→ **MATERIAL SHOWN**
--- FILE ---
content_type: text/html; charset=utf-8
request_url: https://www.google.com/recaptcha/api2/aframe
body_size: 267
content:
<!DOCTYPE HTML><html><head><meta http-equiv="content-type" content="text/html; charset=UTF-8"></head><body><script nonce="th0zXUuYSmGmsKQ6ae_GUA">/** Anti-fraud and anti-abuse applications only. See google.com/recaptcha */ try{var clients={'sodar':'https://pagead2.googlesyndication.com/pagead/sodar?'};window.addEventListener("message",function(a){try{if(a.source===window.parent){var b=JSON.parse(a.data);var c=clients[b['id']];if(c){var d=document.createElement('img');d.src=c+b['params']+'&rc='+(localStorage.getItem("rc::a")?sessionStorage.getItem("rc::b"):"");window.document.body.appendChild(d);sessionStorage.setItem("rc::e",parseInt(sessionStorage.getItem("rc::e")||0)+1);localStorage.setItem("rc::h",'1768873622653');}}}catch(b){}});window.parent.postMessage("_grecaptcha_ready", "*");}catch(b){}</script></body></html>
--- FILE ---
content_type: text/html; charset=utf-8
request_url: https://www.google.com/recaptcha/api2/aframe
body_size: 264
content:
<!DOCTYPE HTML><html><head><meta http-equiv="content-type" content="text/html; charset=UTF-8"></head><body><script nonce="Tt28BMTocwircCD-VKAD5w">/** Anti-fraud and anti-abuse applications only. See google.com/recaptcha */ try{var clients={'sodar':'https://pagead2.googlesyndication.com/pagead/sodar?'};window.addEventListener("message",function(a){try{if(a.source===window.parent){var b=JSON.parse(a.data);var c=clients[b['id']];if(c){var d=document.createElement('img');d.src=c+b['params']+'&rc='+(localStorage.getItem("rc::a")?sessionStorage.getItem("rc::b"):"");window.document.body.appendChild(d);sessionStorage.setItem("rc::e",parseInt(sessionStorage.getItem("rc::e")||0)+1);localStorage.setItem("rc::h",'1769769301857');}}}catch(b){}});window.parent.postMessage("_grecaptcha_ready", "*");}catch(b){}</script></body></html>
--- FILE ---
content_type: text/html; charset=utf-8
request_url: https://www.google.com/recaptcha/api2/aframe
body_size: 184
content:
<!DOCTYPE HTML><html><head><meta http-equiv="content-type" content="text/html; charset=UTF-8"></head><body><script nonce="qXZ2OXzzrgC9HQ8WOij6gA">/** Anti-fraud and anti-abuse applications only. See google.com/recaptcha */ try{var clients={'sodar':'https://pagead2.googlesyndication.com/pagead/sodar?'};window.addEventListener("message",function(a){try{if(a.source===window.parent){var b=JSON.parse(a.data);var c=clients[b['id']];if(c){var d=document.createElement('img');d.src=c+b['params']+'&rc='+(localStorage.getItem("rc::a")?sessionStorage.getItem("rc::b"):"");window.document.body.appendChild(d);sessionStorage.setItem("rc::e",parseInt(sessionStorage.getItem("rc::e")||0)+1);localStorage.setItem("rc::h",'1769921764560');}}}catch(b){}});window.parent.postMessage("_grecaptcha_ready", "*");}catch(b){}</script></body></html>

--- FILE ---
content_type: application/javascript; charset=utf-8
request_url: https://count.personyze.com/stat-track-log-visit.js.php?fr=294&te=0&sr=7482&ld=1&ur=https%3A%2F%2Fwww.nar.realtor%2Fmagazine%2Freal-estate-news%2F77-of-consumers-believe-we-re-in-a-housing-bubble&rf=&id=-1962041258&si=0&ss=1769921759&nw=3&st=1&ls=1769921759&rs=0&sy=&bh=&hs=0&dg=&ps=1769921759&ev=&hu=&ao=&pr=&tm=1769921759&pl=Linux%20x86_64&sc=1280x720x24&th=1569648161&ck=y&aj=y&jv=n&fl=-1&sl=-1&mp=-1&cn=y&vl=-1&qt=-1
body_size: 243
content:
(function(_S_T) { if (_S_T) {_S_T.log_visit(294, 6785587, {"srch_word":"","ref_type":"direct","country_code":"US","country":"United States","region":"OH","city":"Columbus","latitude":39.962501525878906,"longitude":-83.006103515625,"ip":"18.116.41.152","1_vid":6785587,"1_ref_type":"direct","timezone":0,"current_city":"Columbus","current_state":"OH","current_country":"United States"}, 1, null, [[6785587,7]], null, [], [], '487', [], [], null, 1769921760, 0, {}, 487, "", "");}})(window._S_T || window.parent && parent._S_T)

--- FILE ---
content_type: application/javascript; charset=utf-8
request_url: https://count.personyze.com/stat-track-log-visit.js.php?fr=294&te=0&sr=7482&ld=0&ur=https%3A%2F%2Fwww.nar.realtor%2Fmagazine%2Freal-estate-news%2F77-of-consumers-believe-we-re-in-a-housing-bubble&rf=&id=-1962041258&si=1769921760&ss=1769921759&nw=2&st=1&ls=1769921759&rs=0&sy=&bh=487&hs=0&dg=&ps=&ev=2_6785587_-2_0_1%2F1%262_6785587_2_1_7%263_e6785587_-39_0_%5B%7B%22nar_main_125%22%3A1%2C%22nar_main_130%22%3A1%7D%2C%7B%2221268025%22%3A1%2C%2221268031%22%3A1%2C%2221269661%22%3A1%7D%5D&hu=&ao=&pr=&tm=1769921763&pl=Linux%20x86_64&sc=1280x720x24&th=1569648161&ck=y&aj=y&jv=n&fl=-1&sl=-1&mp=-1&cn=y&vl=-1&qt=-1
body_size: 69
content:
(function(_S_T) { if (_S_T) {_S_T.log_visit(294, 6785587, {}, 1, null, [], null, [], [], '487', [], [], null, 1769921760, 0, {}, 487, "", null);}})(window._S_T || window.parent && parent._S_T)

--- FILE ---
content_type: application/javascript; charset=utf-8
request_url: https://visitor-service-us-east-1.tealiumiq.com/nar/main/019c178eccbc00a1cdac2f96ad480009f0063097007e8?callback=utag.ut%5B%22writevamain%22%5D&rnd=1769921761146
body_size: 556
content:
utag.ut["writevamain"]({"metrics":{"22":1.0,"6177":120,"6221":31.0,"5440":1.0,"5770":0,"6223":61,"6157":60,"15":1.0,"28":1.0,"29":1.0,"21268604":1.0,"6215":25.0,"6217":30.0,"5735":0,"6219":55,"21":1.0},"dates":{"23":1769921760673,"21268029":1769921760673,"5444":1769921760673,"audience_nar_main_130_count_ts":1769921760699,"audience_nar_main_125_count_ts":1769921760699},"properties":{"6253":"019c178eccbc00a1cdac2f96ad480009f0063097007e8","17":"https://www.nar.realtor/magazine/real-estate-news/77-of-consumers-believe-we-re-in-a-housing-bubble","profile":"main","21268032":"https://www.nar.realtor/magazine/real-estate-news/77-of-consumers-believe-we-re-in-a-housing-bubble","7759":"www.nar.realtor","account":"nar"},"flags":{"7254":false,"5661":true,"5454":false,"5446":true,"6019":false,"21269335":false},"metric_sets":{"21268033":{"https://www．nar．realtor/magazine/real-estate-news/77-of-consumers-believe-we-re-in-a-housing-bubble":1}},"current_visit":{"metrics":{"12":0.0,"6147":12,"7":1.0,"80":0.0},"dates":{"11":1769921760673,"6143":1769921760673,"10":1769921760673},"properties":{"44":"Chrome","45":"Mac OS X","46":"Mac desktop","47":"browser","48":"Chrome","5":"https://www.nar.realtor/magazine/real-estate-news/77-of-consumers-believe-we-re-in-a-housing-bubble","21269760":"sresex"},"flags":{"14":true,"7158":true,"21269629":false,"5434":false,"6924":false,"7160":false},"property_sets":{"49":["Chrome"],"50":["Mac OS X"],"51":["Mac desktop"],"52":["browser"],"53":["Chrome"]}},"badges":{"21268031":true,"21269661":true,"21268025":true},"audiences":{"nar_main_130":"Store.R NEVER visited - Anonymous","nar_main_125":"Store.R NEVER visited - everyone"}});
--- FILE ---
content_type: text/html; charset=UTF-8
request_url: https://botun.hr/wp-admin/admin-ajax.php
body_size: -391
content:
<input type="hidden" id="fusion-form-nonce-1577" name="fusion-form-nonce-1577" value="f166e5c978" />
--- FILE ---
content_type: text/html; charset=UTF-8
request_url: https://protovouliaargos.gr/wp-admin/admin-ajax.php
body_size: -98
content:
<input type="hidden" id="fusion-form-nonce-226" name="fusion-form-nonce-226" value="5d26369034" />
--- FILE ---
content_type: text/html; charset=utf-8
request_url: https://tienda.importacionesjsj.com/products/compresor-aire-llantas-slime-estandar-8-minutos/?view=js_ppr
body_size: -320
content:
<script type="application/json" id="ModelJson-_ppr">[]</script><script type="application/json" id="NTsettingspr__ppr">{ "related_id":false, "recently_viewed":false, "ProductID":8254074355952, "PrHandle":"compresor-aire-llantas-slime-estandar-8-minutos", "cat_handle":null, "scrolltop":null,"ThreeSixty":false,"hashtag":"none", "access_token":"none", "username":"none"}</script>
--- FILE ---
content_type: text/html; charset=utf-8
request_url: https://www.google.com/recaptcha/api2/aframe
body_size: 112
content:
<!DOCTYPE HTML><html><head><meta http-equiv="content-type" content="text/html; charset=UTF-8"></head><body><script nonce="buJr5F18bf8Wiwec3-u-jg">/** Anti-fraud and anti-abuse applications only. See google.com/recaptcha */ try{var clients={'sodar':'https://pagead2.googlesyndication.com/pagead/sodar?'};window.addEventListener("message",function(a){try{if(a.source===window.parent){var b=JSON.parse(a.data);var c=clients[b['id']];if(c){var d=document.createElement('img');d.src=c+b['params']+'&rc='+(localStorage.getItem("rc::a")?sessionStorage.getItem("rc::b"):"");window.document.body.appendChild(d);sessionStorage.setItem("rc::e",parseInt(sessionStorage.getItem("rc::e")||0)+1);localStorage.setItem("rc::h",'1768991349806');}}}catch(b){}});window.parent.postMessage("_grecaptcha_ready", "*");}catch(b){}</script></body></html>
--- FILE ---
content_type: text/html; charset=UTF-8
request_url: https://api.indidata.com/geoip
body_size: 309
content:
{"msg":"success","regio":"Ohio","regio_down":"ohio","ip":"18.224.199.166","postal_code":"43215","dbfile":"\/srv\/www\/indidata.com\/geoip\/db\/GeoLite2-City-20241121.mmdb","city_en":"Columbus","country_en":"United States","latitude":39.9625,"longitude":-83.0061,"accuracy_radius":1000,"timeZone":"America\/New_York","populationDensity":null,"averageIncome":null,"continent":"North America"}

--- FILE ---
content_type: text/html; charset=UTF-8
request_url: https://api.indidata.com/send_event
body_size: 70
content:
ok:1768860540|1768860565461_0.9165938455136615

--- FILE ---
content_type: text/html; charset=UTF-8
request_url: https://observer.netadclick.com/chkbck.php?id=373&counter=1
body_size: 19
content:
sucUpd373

→ **ACTION ITEM**
Go through the data above and copy each line in which "input" appears.

→ **RESULT OF THE EXERCISE**
<input type="hidden" id="fusion-form-nonce-1577" name="fusion-form-nonce-1577" value="f166e5c978" />
<input type="hidden" id="fusion-form-nonce-226" name="fusion-form-nonce-226" value="5d26369034" />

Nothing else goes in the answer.